In the data below, how many lines contain the string "Breite"? Give only the figure.

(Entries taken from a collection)
---
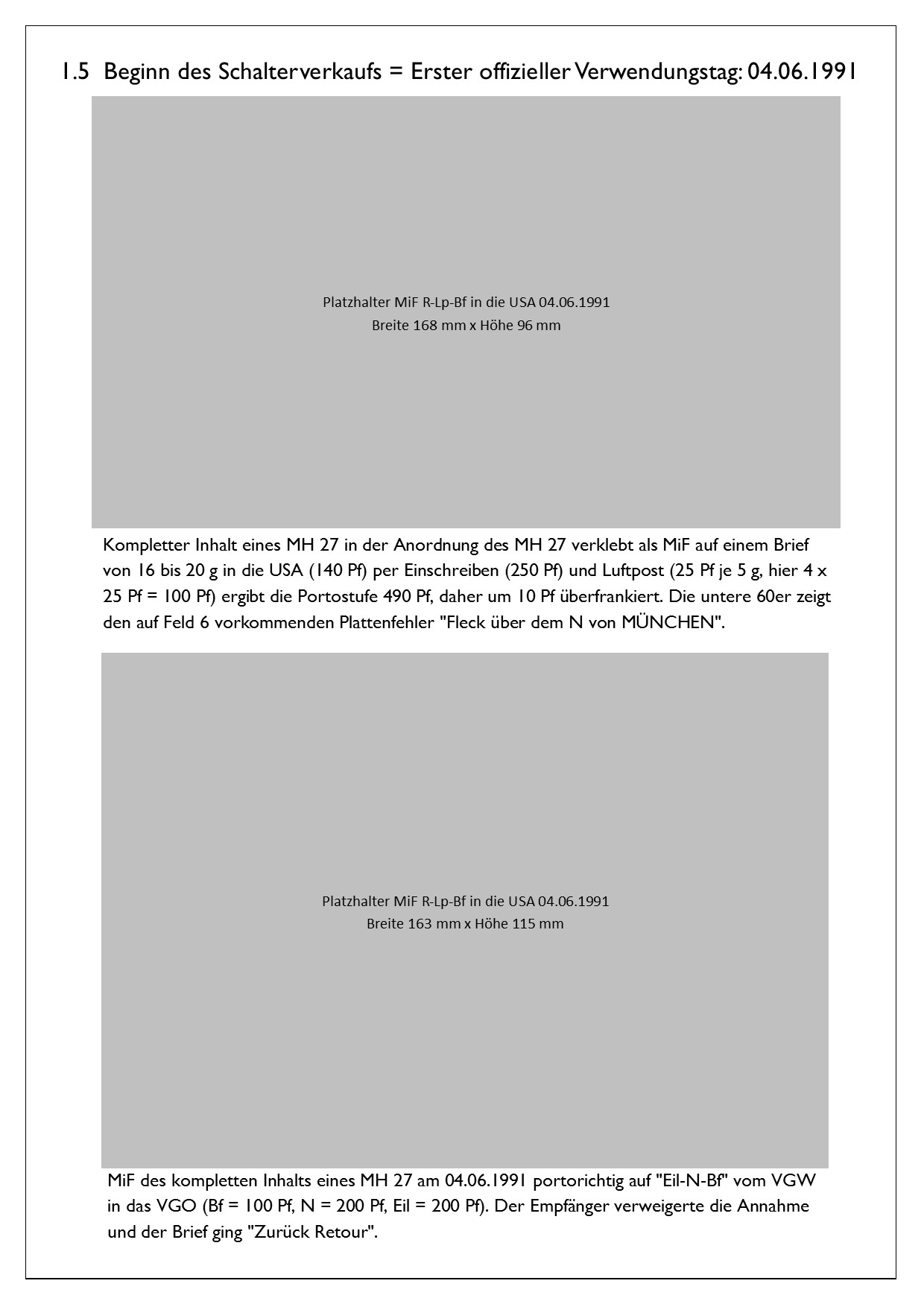 1.5 Beginn des Schalterverkaufs = Erster offizieller Verwendungstag: 04.06.1991

Platzhalter MiF R-Lp-Bf in die USA 04.06.1991
Breite 168 mm x Höhe 96 mm

Kompletter Inhalt eines MH 27 in der Anordnung des MH 27 verklebt als MiF auf einem Brief von 16 bis 20 g in die USA (140 Pf) per Einschreiben (250 Pf) und Luftpost (25 Pf je 5 g, hier 4 x 25 Pf = 100 Pf) ergibt die Portostufe 490 Pf, daher um 10 Pf überfrankiert. Die untere 60er zeigt den auf Feld 6 vorkommenden Plattenfehler "Fleck über dem N von MÜNCHEN".

Platzhalter MiF R-Lp-Bf in die USA 04.06.1991
Breite 163 mm x Höhe 115 mm

MiF des kompletten Inhalts eines MH 27 am 04.06.1991 portorichtig auf "Eil-N-Bf" vom VGW in das VGO (Bf = 100 Pf, N = 200 Pf, Eil = 200 Pf). Der Empfänger verweigerte die Annahme und der Brief ging "Zurück Retour".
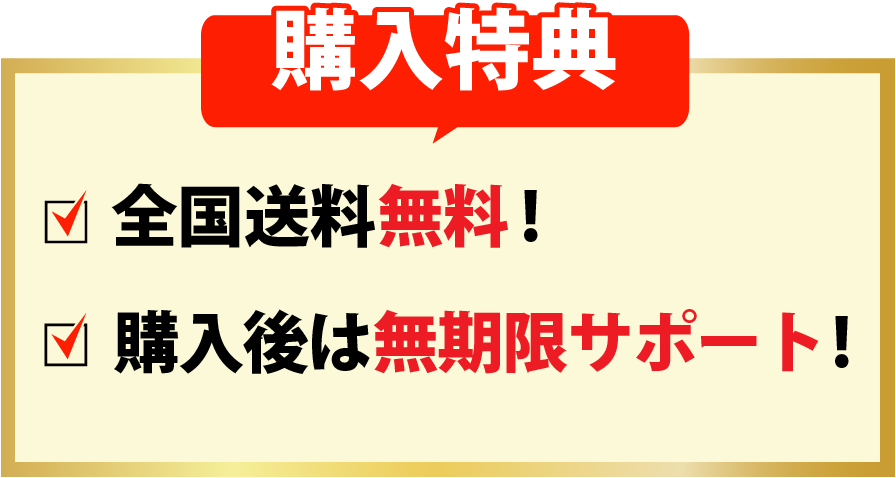 購入特典

☑ 全国送料無料！

☑ 購入後は無期限サポート！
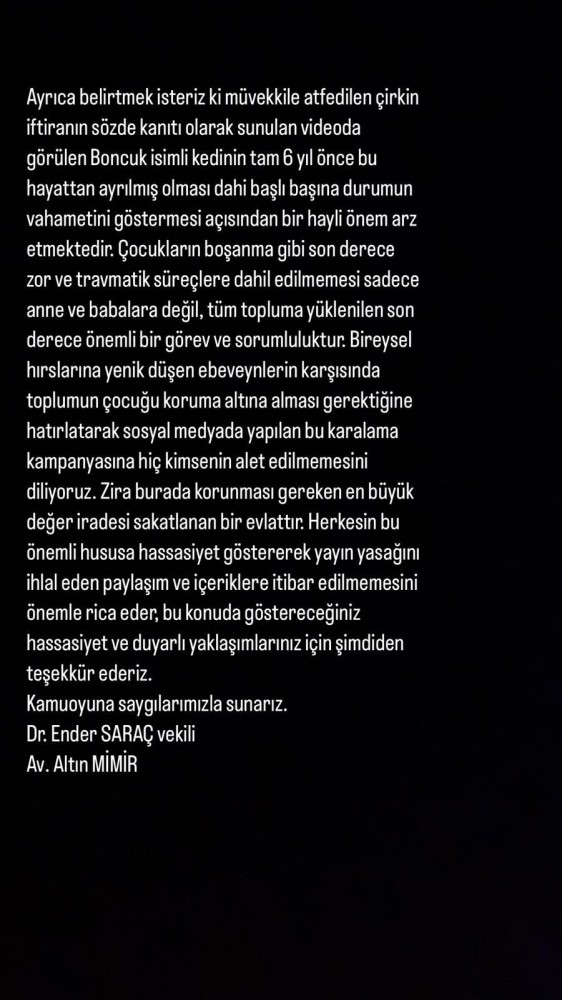 Ayrıca belirtmek isteriz ki müvekkile atfedilen çirkin iftiranın sözde kanıtı olarak sunulan videoda görülen Boncuk isimli kedinin tam 6 yıl önce bu hayattan ayrılmış olması dahi başlı başına durumun vahametini göstermesi açısından bir hayli önem arz etmektedir. Çocukların boşanma gibi son derece zor ve travmatik süreçlere dahil edilmemesi sadece anne ve babalara değil, tüm topluma yüklenilen son derece önemli bir görev ve sorumluluktur. Bireysel hırslarına yenik düşen ebeveynlerin karşısında toplumun çocuğu koruma altına alması gerektiğine hatırlatarak sosyal medyada yapılan bu karalama kampanyasına hiç kimsenin alet edilmemesini diliyoruz. Zira burada korunması gereken en büyük değer iradesi sakatlanan bir evlattır. Herkesin bu önemli hususa hassasiyet göstererek yayın yasağını ihlal eden paylaşım ve içeriklere itibar edilmemesini önemle rica eder, bu konuda göstereceğiniz hassasiyet ve duyarlı yaklaşımlarınız için şimdiden teşekkür ederiz.
Kamuoyuna saygılarımızla sunarız.
Dr. Ender SARAÇ vekili
Av. Altın MİMİR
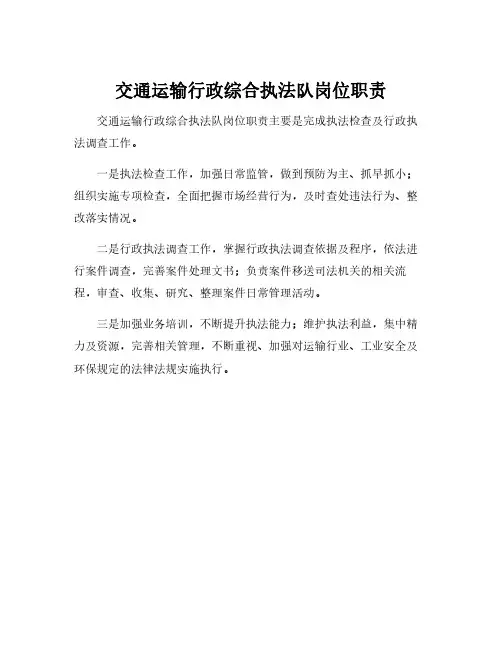 交通运输行政综合执法队岗位职责

交通运输行政综合执法队岗位职责主要是完成执法检查及行政执法调查工作。

一是执法检查工作，加强日常监管，做到预防为主、抓早抓小；组织实施专项检查，全面把握市场经营行为，及时查处违法行为、整改落实情况。

二是行政执法调查工作，掌握行政执法调查依据及程序，依法进行案件调查，完善案件处理文书；负责案件移送司法机关的相关流程，审查、收集、研究、整理案件日常管理活动。

三是加强业务培训，不断提升执法能力；维护执法利益，集中精力及资源，完善相关管理，不断重视、加强对运输行业、工业安全及环保规定的法律法规实施执行。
---
Answer box -
2